Starting at the line that contains "In the scene illustrated, what", transcribe every remaining line of the entries exactly, including the last one.

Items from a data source
┄┄┄┄┄┄┄┄┄┄

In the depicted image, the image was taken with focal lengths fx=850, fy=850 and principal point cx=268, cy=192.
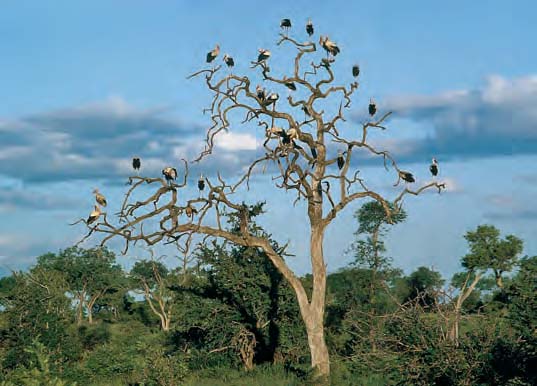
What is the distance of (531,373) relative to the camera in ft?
43.4

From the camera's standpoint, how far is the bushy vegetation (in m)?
14.3

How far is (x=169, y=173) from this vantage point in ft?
79.4

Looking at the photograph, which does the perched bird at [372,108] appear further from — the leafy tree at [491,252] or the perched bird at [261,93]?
the leafy tree at [491,252]

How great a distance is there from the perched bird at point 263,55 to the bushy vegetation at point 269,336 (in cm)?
613

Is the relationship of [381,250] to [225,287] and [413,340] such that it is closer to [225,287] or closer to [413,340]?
[225,287]

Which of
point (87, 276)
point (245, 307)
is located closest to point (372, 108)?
point (245, 307)

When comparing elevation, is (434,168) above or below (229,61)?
below

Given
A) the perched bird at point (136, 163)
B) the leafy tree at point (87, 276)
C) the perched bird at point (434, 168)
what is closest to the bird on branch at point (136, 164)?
the perched bird at point (136, 163)

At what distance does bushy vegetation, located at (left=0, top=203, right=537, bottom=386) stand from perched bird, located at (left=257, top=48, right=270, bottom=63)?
6.13 m

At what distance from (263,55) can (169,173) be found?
510cm

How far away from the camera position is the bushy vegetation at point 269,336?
47.0ft

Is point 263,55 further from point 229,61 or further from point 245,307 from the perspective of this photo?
point 245,307

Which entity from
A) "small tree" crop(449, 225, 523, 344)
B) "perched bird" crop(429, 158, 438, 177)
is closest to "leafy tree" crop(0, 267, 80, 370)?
"perched bird" crop(429, 158, 438, 177)

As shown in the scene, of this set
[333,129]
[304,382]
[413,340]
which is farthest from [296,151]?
[413,340]
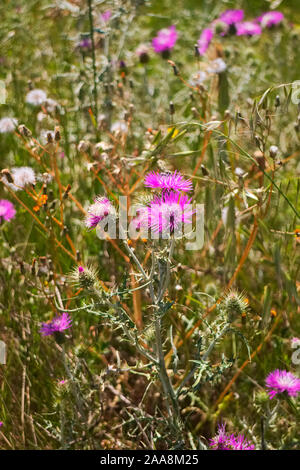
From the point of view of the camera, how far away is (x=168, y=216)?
0.80 meters

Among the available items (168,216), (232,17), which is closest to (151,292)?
(168,216)

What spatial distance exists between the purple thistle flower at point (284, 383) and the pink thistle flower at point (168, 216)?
39cm

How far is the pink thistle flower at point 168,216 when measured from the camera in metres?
0.80

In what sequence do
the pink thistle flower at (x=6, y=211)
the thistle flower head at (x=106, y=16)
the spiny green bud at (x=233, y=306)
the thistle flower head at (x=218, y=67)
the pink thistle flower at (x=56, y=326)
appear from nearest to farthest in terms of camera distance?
the spiny green bud at (x=233, y=306), the pink thistle flower at (x=56, y=326), the pink thistle flower at (x=6, y=211), the thistle flower head at (x=218, y=67), the thistle flower head at (x=106, y=16)

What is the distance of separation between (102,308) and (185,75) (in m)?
1.44

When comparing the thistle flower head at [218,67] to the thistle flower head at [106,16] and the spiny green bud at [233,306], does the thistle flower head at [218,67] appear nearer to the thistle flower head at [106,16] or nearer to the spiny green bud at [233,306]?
the thistle flower head at [106,16]

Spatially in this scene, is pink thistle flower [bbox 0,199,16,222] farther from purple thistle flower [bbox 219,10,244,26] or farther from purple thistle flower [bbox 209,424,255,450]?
purple thistle flower [bbox 219,10,244,26]

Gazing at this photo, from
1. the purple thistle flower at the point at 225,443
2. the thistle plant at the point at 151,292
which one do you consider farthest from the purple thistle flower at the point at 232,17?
the purple thistle flower at the point at 225,443

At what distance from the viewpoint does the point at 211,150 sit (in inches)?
49.3

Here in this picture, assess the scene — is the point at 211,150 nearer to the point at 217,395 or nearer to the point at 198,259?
the point at 198,259

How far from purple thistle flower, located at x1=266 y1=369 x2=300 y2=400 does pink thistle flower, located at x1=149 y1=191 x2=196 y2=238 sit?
0.39 metres

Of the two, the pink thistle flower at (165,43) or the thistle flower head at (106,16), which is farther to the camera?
the thistle flower head at (106,16)
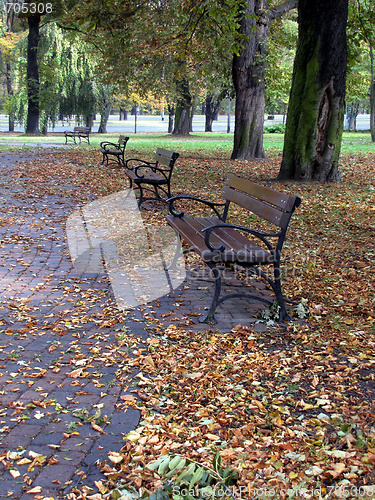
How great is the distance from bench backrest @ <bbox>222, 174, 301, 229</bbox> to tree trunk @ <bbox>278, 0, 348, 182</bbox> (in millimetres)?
4891

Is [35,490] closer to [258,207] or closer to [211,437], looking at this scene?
[211,437]

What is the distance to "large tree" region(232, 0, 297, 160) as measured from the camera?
14297 mm

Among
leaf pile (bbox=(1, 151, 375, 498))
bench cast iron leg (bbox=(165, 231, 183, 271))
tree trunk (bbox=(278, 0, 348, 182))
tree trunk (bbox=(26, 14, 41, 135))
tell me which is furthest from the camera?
tree trunk (bbox=(26, 14, 41, 135))

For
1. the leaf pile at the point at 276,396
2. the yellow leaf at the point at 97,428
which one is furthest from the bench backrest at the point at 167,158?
the yellow leaf at the point at 97,428

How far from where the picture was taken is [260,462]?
2424mm

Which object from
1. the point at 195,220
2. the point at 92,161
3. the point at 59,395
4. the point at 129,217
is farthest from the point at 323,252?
the point at 92,161

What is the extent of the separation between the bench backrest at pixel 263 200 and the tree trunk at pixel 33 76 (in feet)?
77.6

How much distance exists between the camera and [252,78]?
14.6 m

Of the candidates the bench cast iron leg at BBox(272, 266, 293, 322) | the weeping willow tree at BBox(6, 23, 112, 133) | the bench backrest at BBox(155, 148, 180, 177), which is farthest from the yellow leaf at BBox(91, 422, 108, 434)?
the weeping willow tree at BBox(6, 23, 112, 133)

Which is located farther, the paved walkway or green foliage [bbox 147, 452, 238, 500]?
the paved walkway

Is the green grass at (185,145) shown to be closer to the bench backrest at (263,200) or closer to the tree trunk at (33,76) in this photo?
the tree trunk at (33,76)

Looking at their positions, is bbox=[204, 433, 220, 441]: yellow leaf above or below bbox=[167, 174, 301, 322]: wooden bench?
below

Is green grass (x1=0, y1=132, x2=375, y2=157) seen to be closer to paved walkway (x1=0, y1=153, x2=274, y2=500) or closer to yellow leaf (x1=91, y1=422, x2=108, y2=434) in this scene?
paved walkway (x1=0, y1=153, x2=274, y2=500)

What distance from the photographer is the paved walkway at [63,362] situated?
7.98ft
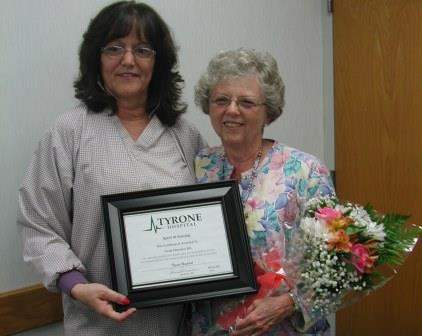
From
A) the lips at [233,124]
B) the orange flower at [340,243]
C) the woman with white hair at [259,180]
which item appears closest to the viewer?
the orange flower at [340,243]

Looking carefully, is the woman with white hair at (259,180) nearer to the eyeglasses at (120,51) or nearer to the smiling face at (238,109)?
the smiling face at (238,109)

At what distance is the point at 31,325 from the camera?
5.32ft

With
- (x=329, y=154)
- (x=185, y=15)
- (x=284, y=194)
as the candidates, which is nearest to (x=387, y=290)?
(x=329, y=154)

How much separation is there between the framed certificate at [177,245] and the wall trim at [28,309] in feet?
1.46

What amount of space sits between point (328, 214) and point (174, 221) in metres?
0.37

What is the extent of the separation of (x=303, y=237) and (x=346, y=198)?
129 centimetres

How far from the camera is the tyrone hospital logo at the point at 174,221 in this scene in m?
1.32

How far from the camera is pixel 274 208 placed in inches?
55.7

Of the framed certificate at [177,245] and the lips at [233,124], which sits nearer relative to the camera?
the framed certificate at [177,245]

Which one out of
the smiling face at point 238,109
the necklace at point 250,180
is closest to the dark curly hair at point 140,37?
the smiling face at point 238,109

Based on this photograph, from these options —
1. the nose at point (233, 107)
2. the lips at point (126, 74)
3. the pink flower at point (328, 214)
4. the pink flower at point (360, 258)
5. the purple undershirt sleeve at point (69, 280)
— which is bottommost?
the purple undershirt sleeve at point (69, 280)

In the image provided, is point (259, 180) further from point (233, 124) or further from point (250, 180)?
point (233, 124)

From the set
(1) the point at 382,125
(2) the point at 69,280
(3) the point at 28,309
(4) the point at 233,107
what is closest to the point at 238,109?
(4) the point at 233,107

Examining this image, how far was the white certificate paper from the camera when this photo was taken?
131 centimetres
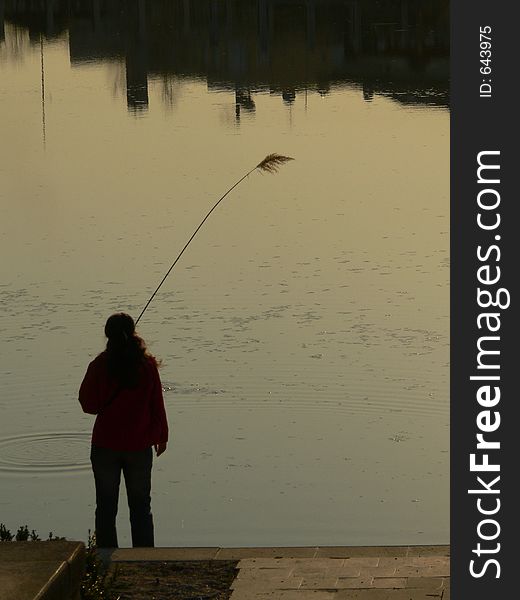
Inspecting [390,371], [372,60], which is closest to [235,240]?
[390,371]

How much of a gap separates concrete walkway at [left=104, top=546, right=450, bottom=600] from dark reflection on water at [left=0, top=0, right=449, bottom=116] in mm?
20271

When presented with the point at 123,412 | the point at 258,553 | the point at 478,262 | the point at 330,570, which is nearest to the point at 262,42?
the point at 123,412

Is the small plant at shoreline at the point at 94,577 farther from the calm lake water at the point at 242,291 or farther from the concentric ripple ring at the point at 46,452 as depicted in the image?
the concentric ripple ring at the point at 46,452

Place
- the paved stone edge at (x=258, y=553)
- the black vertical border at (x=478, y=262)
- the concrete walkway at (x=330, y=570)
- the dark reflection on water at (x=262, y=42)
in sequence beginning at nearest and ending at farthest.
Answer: the black vertical border at (x=478, y=262) → the concrete walkway at (x=330, y=570) → the paved stone edge at (x=258, y=553) → the dark reflection on water at (x=262, y=42)

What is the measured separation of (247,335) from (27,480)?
4098 mm

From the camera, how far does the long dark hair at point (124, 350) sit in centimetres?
965

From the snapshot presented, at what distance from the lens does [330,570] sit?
900 centimetres

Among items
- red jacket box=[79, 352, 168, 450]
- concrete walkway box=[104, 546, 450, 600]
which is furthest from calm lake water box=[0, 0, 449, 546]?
concrete walkway box=[104, 546, 450, 600]

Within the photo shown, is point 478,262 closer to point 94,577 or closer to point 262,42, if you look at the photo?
point 94,577

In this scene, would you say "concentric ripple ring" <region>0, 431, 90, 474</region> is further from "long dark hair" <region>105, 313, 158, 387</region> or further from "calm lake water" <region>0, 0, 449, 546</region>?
"long dark hair" <region>105, 313, 158, 387</region>

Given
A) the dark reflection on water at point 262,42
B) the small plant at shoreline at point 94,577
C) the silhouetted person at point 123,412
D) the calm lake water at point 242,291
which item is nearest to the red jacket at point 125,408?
the silhouetted person at point 123,412

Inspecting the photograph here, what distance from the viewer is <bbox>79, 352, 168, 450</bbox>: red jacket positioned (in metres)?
9.76

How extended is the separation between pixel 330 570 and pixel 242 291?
27.3 feet

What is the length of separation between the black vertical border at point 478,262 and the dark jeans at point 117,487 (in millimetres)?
3291
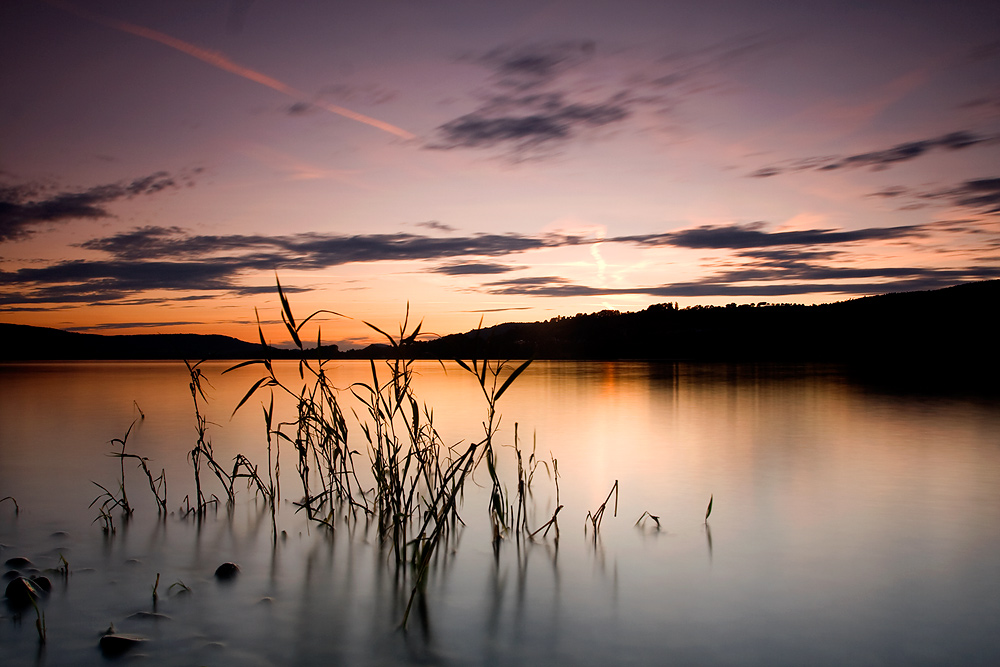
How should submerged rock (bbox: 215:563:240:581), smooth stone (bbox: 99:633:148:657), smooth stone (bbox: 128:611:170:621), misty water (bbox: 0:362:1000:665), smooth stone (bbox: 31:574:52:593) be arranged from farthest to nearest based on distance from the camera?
submerged rock (bbox: 215:563:240:581) → smooth stone (bbox: 31:574:52:593) → smooth stone (bbox: 128:611:170:621) → misty water (bbox: 0:362:1000:665) → smooth stone (bbox: 99:633:148:657)

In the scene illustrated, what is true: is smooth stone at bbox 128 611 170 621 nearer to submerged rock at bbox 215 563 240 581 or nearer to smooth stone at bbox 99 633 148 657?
smooth stone at bbox 99 633 148 657

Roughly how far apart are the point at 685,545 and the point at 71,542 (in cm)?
562

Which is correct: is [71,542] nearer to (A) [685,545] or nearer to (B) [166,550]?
(B) [166,550]

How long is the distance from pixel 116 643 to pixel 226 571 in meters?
1.21

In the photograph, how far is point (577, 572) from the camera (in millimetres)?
4746

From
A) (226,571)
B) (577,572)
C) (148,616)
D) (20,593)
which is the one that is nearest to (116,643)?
(148,616)

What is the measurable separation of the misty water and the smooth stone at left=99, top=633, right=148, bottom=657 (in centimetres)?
6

┄┄┄┄┄┄┄┄┄┄

• **COMPLETE ANSWER**
In the scene illustrated, what is true: is smooth stone at bbox 128 611 170 621 nearer to submerged rock at bbox 215 563 240 581 or nearer to smooth stone at bbox 99 633 148 657?
smooth stone at bbox 99 633 148 657

Roughly how far apart are the point at 685,545 and the point at 71,542 (in cm)?
562

Which is correct: is [71,542] nearer to (A) [685,545] or nearer to (B) [166,550]?
(B) [166,550]

How long is the distance from pixel 116 643 to pixel 226 571 in meters?
1.21

In the photograph, how far is point (577, 572) from the camera (in millimetres)?
4746

From
A) (226,571)
B) (577,572)
C) (148,616)
D) (20,593)
which is the one that is nearest to (116,643)?
(148,616)

What is the measurable separation of the misty water and the smooth stone at left=99, top=633, right=148, bottom=657 (in centimetres)?
6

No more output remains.